Villagers complained to Dawn, a newspaper in Pakistan, that the bomb cracked numerous houses and a mosque in Malana village located in the foothills of the White Mountain, which serves as a border between the two countries.
The MOAB hit an ISIS base last Thursday in the foothills of the White Mountain on exactly the other side of the border in the Afghan province of Nangarhar, leaving 90 dead, though initial death tolls placed the number at only 36. Green Beret Staff Sgt. Mark De Alencar died of small arms fire in early April in the same province.
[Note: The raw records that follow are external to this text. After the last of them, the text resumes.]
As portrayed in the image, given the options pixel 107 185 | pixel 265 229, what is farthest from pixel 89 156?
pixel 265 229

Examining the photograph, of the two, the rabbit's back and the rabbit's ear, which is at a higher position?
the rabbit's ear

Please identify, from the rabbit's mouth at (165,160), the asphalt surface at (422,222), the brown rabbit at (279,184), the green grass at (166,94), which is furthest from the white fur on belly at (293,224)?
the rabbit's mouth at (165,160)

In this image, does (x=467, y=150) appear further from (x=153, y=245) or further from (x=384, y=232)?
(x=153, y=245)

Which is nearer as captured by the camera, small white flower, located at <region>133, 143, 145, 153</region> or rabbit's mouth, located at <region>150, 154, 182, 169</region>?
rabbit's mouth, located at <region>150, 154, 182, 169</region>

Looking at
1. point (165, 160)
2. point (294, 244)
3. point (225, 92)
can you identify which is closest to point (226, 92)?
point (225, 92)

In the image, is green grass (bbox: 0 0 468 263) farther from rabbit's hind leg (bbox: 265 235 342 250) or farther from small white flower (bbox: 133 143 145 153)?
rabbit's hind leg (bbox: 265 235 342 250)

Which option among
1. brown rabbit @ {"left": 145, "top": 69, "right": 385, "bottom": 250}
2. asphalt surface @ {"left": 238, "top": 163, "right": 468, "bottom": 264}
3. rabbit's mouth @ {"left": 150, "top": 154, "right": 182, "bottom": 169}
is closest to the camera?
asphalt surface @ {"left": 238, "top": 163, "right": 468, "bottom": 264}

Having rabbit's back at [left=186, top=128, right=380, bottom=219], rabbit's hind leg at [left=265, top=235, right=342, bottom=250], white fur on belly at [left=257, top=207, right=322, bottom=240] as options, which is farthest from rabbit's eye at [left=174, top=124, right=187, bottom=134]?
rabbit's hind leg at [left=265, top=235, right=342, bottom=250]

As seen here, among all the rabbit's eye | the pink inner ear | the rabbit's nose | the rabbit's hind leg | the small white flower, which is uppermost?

“We felt light shocks, but did not realise it was because of a bomb,” said Muhammad Hassan, one of the Malana villagers who spoke with Dawn.
Hassan complained that the bomb caused cracks in several houses and a mosque.
On the Afghanistan side, the bomb decimated a large network of underground tunnels and caves used by ISIS.
“The enemy had created bunkers, tunnels and extensive mine fields, and this weapon was used to reduce those obstacles so that we could continue our offensive in southern Nangarhar,” Army Gen. John Nicholson said.
Nicholson, the U.S. commander in Afghanistan, had authorization to use the bomb even before President Donald Trump even took office. The Air Force estimates that the bomb, developed by the Air Force Research Laboratory, costs approximately $170,000 to build.
An official who spoke on condition of anonymity with NBC News said that not only did Nicholson want to destroy tunnels and caves, but he also wanted to send a message to ISIS of his determination to eliminate the terror group.
No civilians were killed in the explosion, but a resident nearby told BBC that the blast destroyed some homes.